AD Daniel Ross keeps La Nouba looking sharp

aerialbambooSeth Kubersky of the Orlando Weekly Magazine spoke recently with Cirque du Soleil artistic director Daniel Ross, discussing how he keeps Cirque’s long-running La Nouba production at Disney Springs looking sharp and about introducing two new acts into such a tightly integrated show.

“We were mandated to make some changes to the show, and we all felt that it was well needed, so the first thing that we did was look at the positions we wanted to fill,” Ross told me, spelling out the steps behind adding new segments to a Cirque show. “We looked at the creative context and the initial impulse at creation with the director and writers and choreographer. We really needed to find something that would complement that and respect the concept of the show.”

Replacing the opening jump-rope routine, La Nouba’s first new troupe members are an international trio of breakdancers: Josh “Incredible Josh” Ortiz, Jean Carlos “Bebo” Lloret and Dmytro “Flying Buddha” Li.

“The opening of La Nouba is the cleaning lady who opens up a magic world,” Ross says. “The first act is really about urbanity, as if she’s found herself in the traffic of the city where there is a lot of people that are not paying attention to her. We really needed that city grit, that city-street feel, and we felt that breakdancing was a good idea.”

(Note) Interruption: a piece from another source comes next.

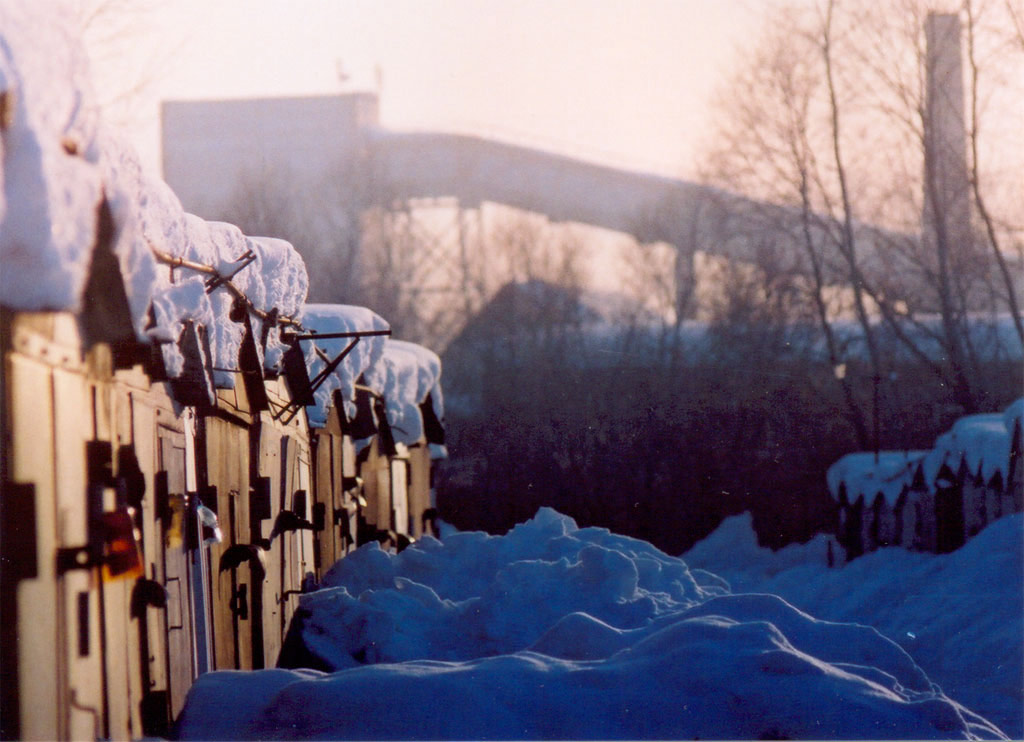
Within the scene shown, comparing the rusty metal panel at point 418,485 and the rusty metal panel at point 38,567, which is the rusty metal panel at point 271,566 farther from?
the rusty metal panel at point 418,485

La Nouba’s first half reaches a peak (literally and figuratively) with its high-flying second addition. “It used to be a high wire act tightrope,” Ross says. “The director really wanted to bring up the traditional circus, as if the cleaning lady was reliving memories of her childhood, remembering the time she went to the circus with her mom or her dad, seeing this beautiful lady and man up there. And at the same time, because we are in the city there was a bit of a tribute to Philippe Petit, the wire walker that walked across the Twin Towers. We wanted to preserve that, so we knew we wanted an aerial act.”

Ross’s answer was found in acrobatic aerialists Alexander and Ekaterina Abramov, who perform on a suspended pole-shaped apparatus known as a “bamboo.” “We fell upon this, which was an act we had before in a show in China. You don’t see [aerial bamboo] around much anymore; looking for it, we only found this one couple. So it’s something that doesn’t really roam the streets so much, even in the European circus. We still wanted a love story so we decided to go for the aerial bamboo, so we could keep that traditional aerial character, but at the same time provide something special to the audience that they rarely see.”